From the first line to the last, retype everything below exactly, minus the pictures.

====== The data

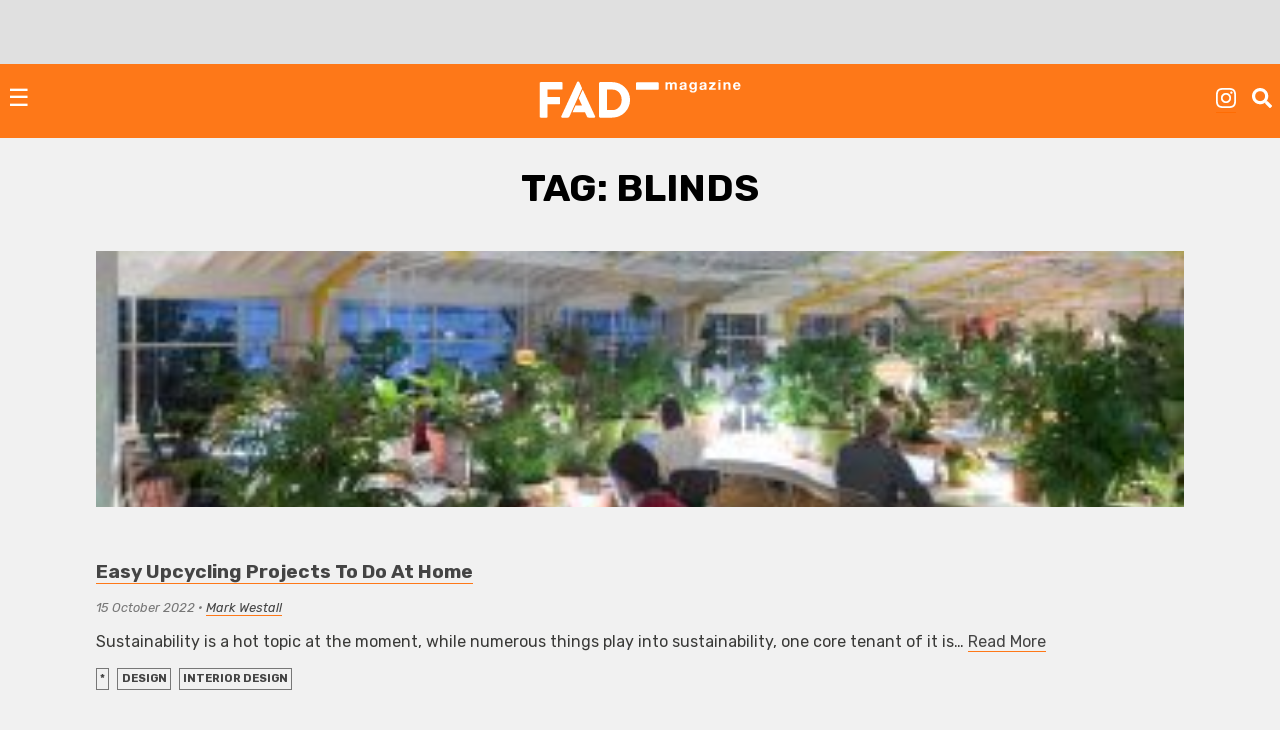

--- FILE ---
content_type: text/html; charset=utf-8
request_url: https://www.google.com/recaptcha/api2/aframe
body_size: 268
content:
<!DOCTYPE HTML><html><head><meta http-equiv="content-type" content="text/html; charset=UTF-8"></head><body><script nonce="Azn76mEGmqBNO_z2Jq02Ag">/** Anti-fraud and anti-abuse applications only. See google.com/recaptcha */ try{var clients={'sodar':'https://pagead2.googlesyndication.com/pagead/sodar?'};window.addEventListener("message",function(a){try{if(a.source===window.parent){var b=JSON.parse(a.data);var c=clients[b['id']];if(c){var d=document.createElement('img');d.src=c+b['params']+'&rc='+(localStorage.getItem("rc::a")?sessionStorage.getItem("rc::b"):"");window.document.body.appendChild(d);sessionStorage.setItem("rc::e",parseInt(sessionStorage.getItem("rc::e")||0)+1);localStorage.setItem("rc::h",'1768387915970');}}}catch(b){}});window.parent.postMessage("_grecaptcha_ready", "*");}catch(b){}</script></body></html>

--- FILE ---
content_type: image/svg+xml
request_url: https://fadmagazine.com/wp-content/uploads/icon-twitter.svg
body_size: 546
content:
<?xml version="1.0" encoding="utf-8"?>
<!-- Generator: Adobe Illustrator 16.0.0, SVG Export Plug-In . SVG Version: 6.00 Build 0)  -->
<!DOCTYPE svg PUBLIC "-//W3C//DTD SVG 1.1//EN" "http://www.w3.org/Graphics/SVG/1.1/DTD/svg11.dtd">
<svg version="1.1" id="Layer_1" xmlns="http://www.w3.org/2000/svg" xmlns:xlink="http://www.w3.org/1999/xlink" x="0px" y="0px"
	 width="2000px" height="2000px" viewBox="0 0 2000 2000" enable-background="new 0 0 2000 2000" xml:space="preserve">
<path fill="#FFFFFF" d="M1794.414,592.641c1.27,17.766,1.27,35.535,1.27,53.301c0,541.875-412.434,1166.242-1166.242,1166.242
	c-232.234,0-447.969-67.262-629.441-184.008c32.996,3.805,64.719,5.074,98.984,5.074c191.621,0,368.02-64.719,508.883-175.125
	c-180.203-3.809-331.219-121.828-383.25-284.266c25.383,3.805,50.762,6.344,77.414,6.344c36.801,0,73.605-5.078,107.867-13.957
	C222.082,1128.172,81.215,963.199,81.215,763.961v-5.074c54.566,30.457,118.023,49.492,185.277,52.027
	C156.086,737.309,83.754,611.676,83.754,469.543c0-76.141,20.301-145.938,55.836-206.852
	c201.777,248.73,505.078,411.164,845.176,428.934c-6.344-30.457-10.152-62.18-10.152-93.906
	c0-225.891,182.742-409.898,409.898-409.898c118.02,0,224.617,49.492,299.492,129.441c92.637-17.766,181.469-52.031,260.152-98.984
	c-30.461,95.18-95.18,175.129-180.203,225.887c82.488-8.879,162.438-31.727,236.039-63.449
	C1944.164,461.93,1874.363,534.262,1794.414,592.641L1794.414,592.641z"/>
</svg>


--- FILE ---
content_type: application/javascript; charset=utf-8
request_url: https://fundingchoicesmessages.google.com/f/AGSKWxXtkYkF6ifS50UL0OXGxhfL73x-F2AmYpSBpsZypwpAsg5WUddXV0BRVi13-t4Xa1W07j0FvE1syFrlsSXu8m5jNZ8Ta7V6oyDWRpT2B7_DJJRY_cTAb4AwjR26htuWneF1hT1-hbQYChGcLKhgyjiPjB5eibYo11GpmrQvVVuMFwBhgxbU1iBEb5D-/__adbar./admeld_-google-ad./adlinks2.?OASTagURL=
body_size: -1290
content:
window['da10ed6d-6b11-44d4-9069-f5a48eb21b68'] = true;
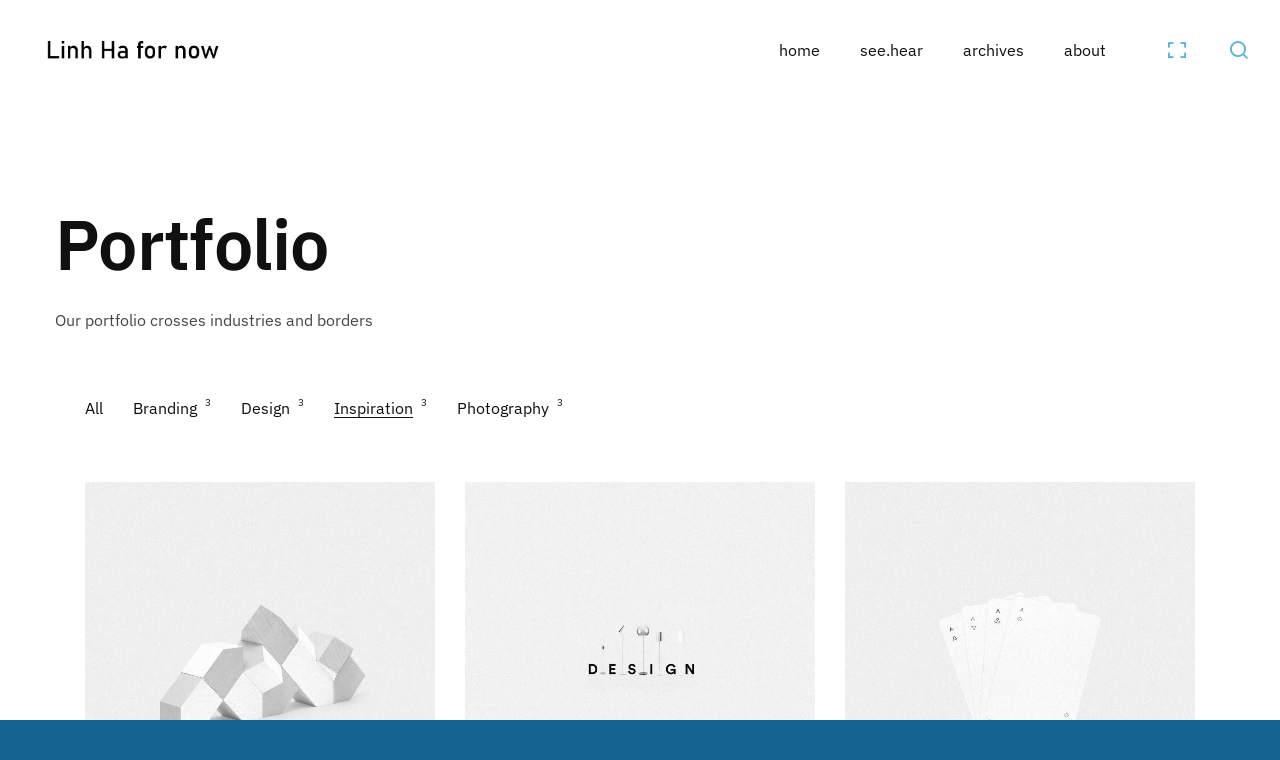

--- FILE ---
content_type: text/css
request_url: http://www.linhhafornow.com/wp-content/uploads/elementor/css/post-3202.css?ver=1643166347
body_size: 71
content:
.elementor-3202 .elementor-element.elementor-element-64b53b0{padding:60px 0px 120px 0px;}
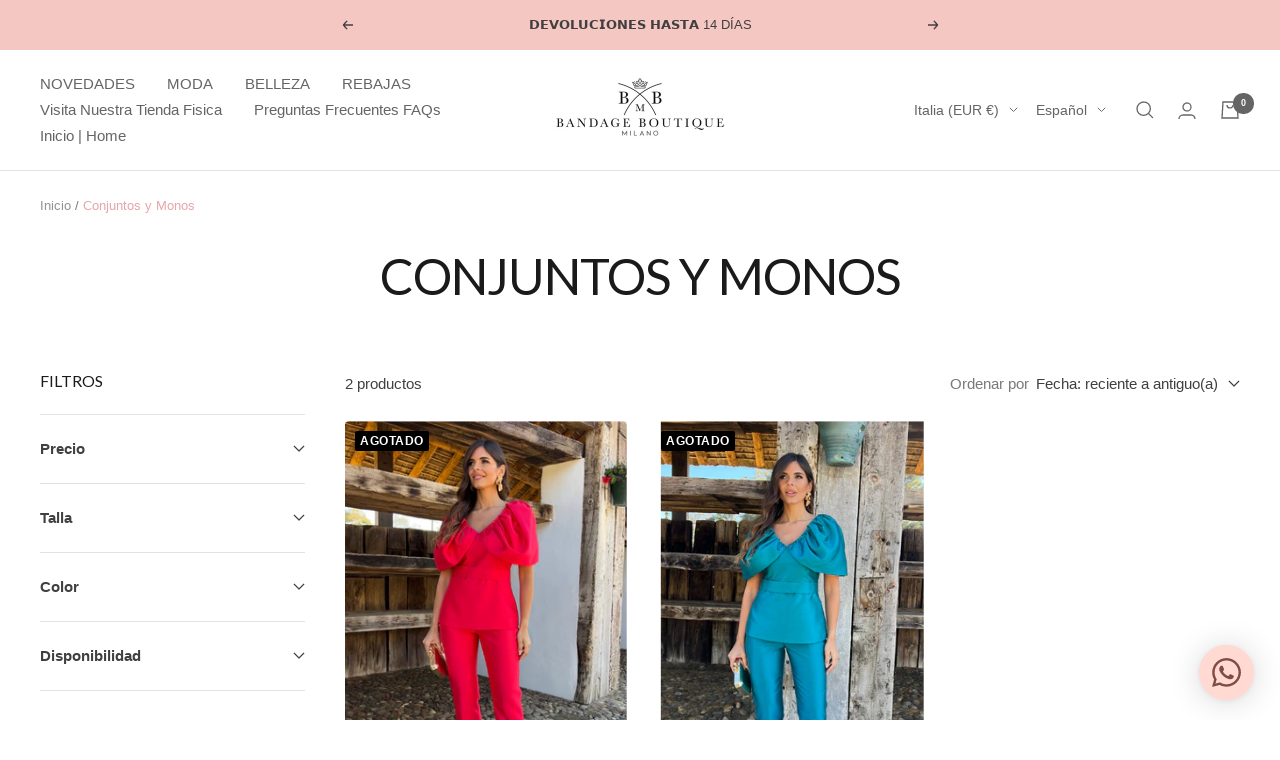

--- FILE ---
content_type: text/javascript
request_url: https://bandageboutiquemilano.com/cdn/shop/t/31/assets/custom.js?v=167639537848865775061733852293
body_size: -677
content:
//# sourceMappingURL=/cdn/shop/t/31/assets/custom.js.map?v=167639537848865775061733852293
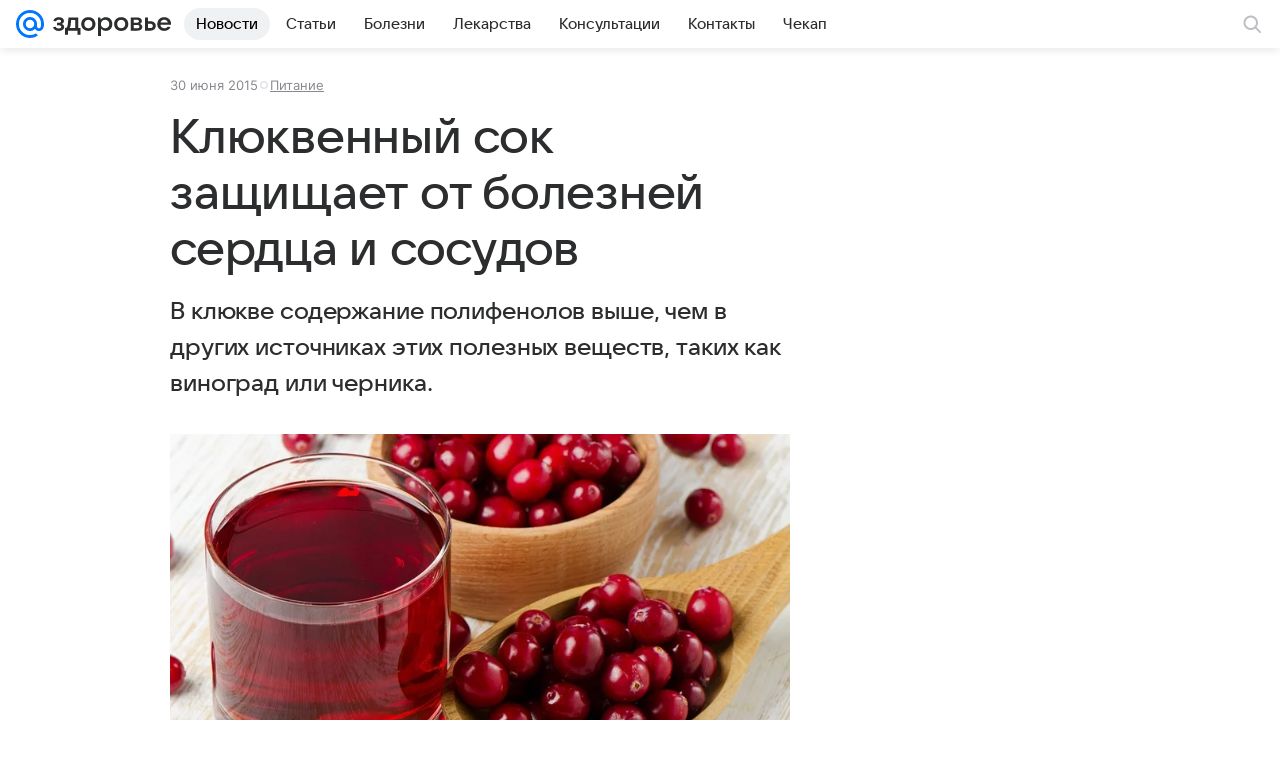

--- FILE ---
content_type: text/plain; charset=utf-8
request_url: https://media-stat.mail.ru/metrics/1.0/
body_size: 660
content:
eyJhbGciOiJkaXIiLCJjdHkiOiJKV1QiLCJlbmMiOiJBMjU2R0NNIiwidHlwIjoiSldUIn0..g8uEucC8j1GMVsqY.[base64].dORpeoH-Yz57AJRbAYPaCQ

============

• _Response area_:
--- FILE ---
content_type: text/html; charset=utf-8
request_url: https://www.google.com/recaptcha/api2/aframe
body_size: 268
content:
<!DOCTYPE HTML><html><head><meta http-equiv="content-type" content="text/html; charset=UTF-8"></head><body><script nonce="Azn76mEGmqBNO_z2Jq02Ag">/** Anti-fraud and anti-abuse applications only. See google.com/recaptcha */ try{var clients={'sodar':'https://pagead2.googlesyndication.com/pagead/sodar?'};window.addEventListener("message",function(a){try{if(a.source===window.parent){var b=JSON.parse(a.data);var c=clients[b['id']];if(c){var d=document.createElement('img');d.src=c+b['params']+'&rc='+(localStorage.getItem("rc::a")?sessionStorage.getItem("rc::b"):"");window.document.body.appendChild(d);sessionStorage.setItem("rc::e",parseInt(sessionStorage.getItem("rc::e")||0)+1);localStorage.setItem("rc::h",'1768387915970');}}}catch(b){}});window.parent.postMessage("_grecaptcha_ready", "*");}catch(b){}</script></body></html>

--- FILE ---
content_type: image/svg+xml
request_url: https://fadmagazine.com/wp-content/uploads/icon-twitter.svg
body_size: 546
content:
<?xml version="1.0" encoding="utf-8"?>
<!-- Generator: Adobe Illustrator 16.0.0, SVG Export Plug-In . SVG Version: 6.00 Build 0)  -->
<!DOCTYPE svg PUBLIC "-//W3C//DTD SVG 1.1//EN" "http://www.w3.org/Graphics/SVG/1.1/DTD/svg11.dtd">
<svg version="1.1" id="Layer_1" xmlns="http://www.w3.org/2000/svg" xmlns:xlink="http://www.w3.org/1999/xlink" x="0px" y="0px"
	 width="2000px" height="2000px" viewBox="0 0 2000 2000" enable-background="new 0 0 2000 2000" xml:space="preserve">
<path fill="#FFFFFF" d="M1794.414,592.641c1.27,17.766,1.27,35.535,1.27,53.301c0,541.875-412.434,1166.242-1166.242,1166.242
	c-232.234,0-447.969-67.262-629.441-184.008c32.996,3.805,64.719,5.074,98.984,5.074c191.621,0,368.02-64.719,508.883-175.125
	c-180.203-3.809-331.219-121.828-383.25-284.266c25.383,3.805,50.762,6.344,77.414,6.344c36.801,0,73.605-5.078,107.867-13.957
	C222.082,1128.172,81.215,963.199,81.215,763.961v-5.074c54.566,30.457,118.023,49.492,185.277,52.027
	C156.086,737.309,83.754,611.676,83.754,469.543c0-76.141,20.301-145.938,55.836-206.852
	c201.777,248.73,505.078,411.164,845.176,428.934c-6.344-30.457-10.152-62.18-10.152-93.906
	c0-225.891,182.742-409.898,409.898-409.898c118.02,0,224.617,49.492,299.492,129.441c92.637-17.766,181.469-52.031,260.152-98.984
	c-30.461,95.18-95.18,175.129-180.203,225.887c82.488-8.879,162.438-31.727,236.039-63.449
	C1944.164,461.93,1874.363,534.262,1794.414,592.641L1794.414,592.641z"/>
</svg>


--- FILE ---
content_type: application/javascript; charset=utf-8
request_url: https://fundingchoicesmessages.google.com/f/AGSKWxXtkYkF6ifS50UL0OXGxhfL73x-F2AmYpSBpsZypwpAsg5WUddXV0BRVi13-t4Xa1W07j0FvE1syFrlsSXu8m5jNZ8Ta7V6oyDWRpT2B7_DJJRY_cTAb4AwjR26htuWneF1hT1-hbQYChGcLKhgyjiPjB5eibYo11GpmrQvVVuMFwBhgxbU1iBEb5D-/__adbar./admeld_-google-ad./adlinks2.?OASTagURL=
body_size: -1290
content:
window['da10ed6d-6b11-44d4-9069-f5a48eb21b68'] = true;

--- FILE ---
content_type: text/css
request_url: http://www.linhhafornow.com/wp-content/uploads/elementor/css/post-3202.css?ver=1643166347
body_size: 71
content:
.elementor-3202 .elementor-element.elementor-element-64b53b0{padding:60px 0px 120px 0px;}

--- FILE ---
content_type: text/javascript
request_url: https://bandageboutiquemilano.com/cdn/shop/t/31/assets/custom.js?v=167639537848865775061733852293
body_size: -677
content:
//# sourceMappingURL=/cdn/shop/t/31/assets/custom.js.map?v=167639537848865775061733852293

--- FILE ---
content_type: text/plain; charset=utf-8
request_url: https://media-stat.mail.ru/metrics/1.0/
body_size: 660
content:
eyJhbGciOiJkaXIiLCJjdHkiOiJKV1QiLCJlbmMiOiJBMjU2R0NNIiwidHlwIjoiSldUIn0..g8uEucC8j1GMVsqY.[base64].dORpeoH-Yz57AJRbAYPaCQ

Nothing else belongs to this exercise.